乡土故事人这辈子谁还没见过鬼

见鬼 | “闲话”

2018-11-04  本文已影响1人  隼浮

我现在是一个不折不扣的无神论者了(至少理智清醒时是这样的),可是在我小的时候,却实打实是个有神论者,还不是一般的有神论,而是一个多神论、甚至泛神论者哩。

那时候,我真的相信人在做、天在看,相信做了坏事要遭报应,相信糟蹋庄稼要被天打雷劈,相信如果中指血滴到了什么上面什么就要成精……这一切,都“得益于”家里长辈的怪力乱神——对此,孔夫子当然是不屑于言语的,可是我的那些长辈们,不过是山野村夫,不,主要是村妇,却津津乐道得很。每当冬闲或夜晚,他们,以及她们,围坐在火盆边上,一边做着针线活,或者褪着苞米粒,一边讲些神神鬼鬼,当然,主要是鬼。我呢,或者帮她们纫针,或者一起褪苞米,或者干脆躺在她们谁的腿上,让她们给挠后脊项,同时也是一个最忠实的听众。

说实在的,听她们讲“闲话”,并不全是享受,更多的是惊吓。我不知道我的想象力是不是那时候锻炼出来的,反正听的时候,脑子里总能浮现出鲜活的画面来,那些披头散发的鬼,青面獠牙的鬼,七窍流血的鬼,伸长舌头的鬼……都在我的眼前扑过来,飘过去,把我吓得不轻。可是尽管如此,还是想听——和那些现在看鬼片找刺激的人是一个心理吧——没事就磨大人:“讲个闲话吧!”

她们讲的“闲话”之所以吓人,不只在情节,而是因为提起故事的主角,动不动就说哪哪个村的谁谁谁,即使不是我认识的人,也是我认识的人认识的人,或者我认识的人认识的人认识的人……(可以无限循环下去)认识的人,让人听起来确有其事,不是胡编乱造的。在所有长辈之中,“闲话”讲得最生动的无疑是我大姑。在几个姑姑之中,她的嘴叉子最厉害,说起什么来绘声绘色。可是说来也怪,我现在能记住的,偏偏没有她讲的。怎么回事呢?我也不知道。

▶ [任务要求]:
根据这篇回忆童年听鬼故事的短文,回答下列问题:
1. 长辈们通常在什么时候围坐在火盆边讲神神鬼鬼?
2. 作者想听故事时,会怎样央求大人?
3. 在所有长辈之中,谁讲“闲话”讲得最生动?
请仅依据短文作答。

▶ [数据部分]:

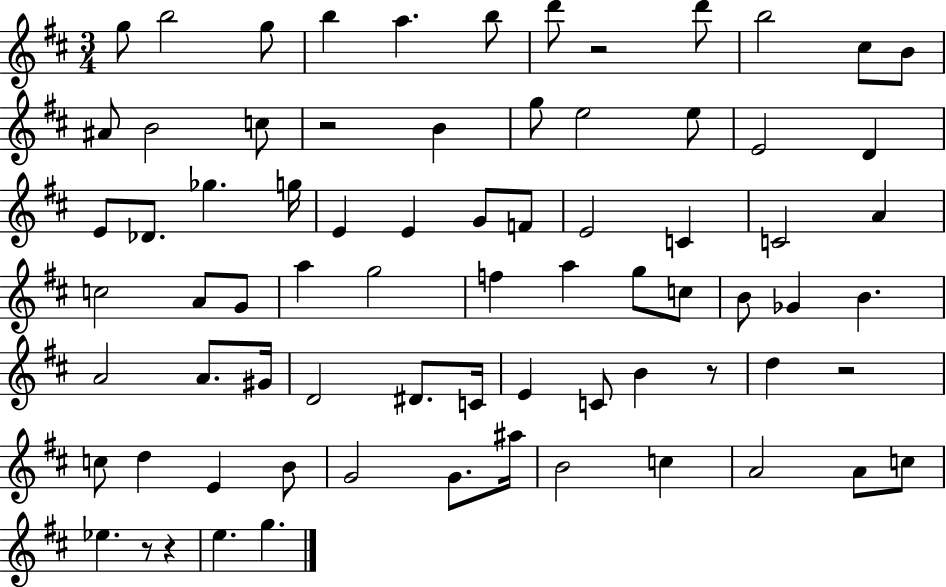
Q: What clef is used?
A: treble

▶ [参考答案]:
1. 每当冬闲或夜晚。
2. 作者会磨大人说:“讲个闲话吧!”
3. 作者的大姑。